**Given request A**
Do these statements agree with the comments on education in Burma? For each, answer yes or no and quote the deciding words. (i) Private initiatives relieve the government of its duty to provide state education. (ii) The poor in Burma send their children to monasteries to be educated. (iii) The government should teach citizenship rather than indoctrinate.
**Given request B**
Could you pick up the comments on education in Burma after their final sentence and carry them on?

**Passage provided**
2.Private initiatives do not absolve govt from the responsibility to provide STATE education; every child has human right to be educated by the state. MORE INVESTMENT MUST GO INTO EDUCATION AND TRAINING.

3.Govt must not indoctrinate - like communists - but teach citizenship; two different matters.

Wallace Hla Wrote:
From where did David Shellenberger pop out from..Mars? Any legally elected civilian government should play an important role in education so that those with no means of affording private educational institutes can send their children to. On the other hand these private educational institutes especially those run by missionaries main intentions are to indoctrinate and convert the children into faiths other than theirs'. And if wealth isn't a barrier to excellent private education I'd be much obligated if Mr. Shellenberger would kindly refer us to any foundation who'd give us the funds to pay for our education.

Wallace Hla Wrote:
While the rulers and elites of Burma send their children abroad for studies with flairs for a high lifestyle, the poor can never be able to afford it and have to be contented by sending their children to monastaries for their education. It's just like going back to the stone-age. Whatever happened to all the funds derived from the sales of the country's natural resources? Or is this Than Shwe and Thein Sein's way of reforms and improvements for a better livelihood for the underprivileged people of Burma? Can someone come forward and clarify?

**Data lines**
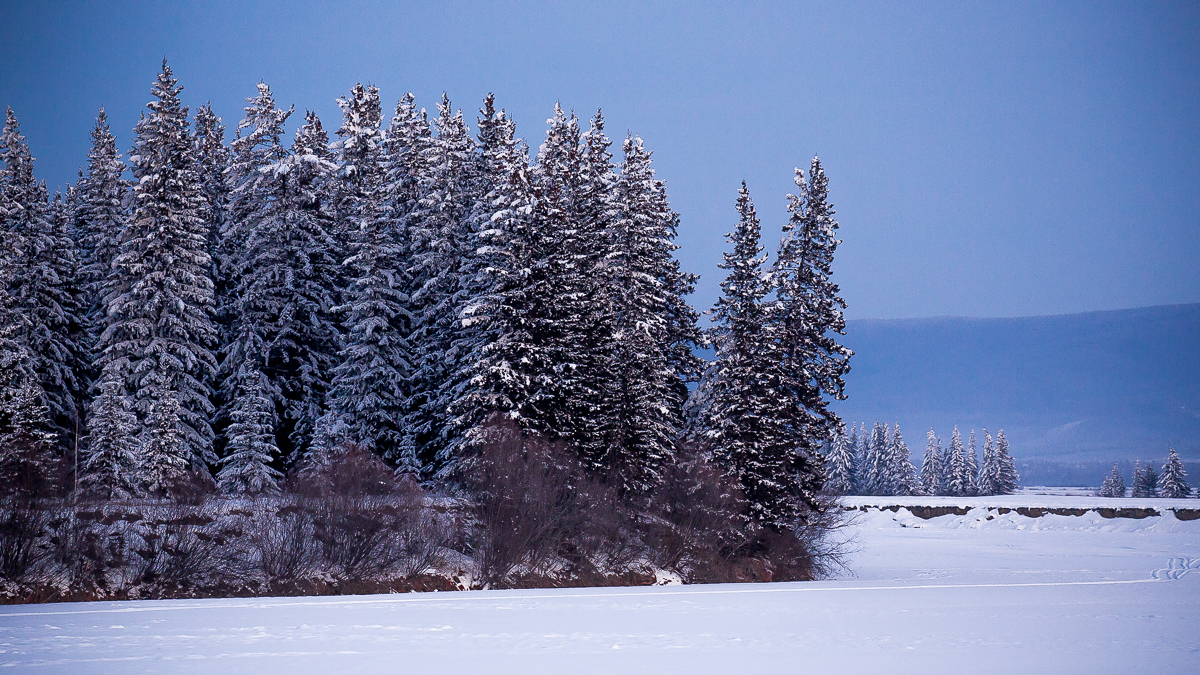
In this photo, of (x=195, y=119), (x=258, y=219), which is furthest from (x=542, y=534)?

**Exercise output A**
(i) No: "Private initiatives do not absolve govt from the responsibility to provide STATE education"
(ii) Yes: "the poor can never be able to afford it and have to be contented by sending their children to monastaries for their education"
(iii) Yes: "Govt must not indoctrinate - like communists - but teach citizenship"

**Exercise output B**
aye aye khaing Wrote:
when I read like this information, I am really sad for kids and worry about Burmese children's education as well. anyway, there is a lot of good and kind people who support for education process.

Hopefully, we could get more budget for education in Burma.

Government should have no role in education. When it is involved, it uses schools as channels for indoctrination.

Wealth is not a barrier to obtaining excellent private education. Government schools, however, are a barrier to excellence and the pursuit of truth.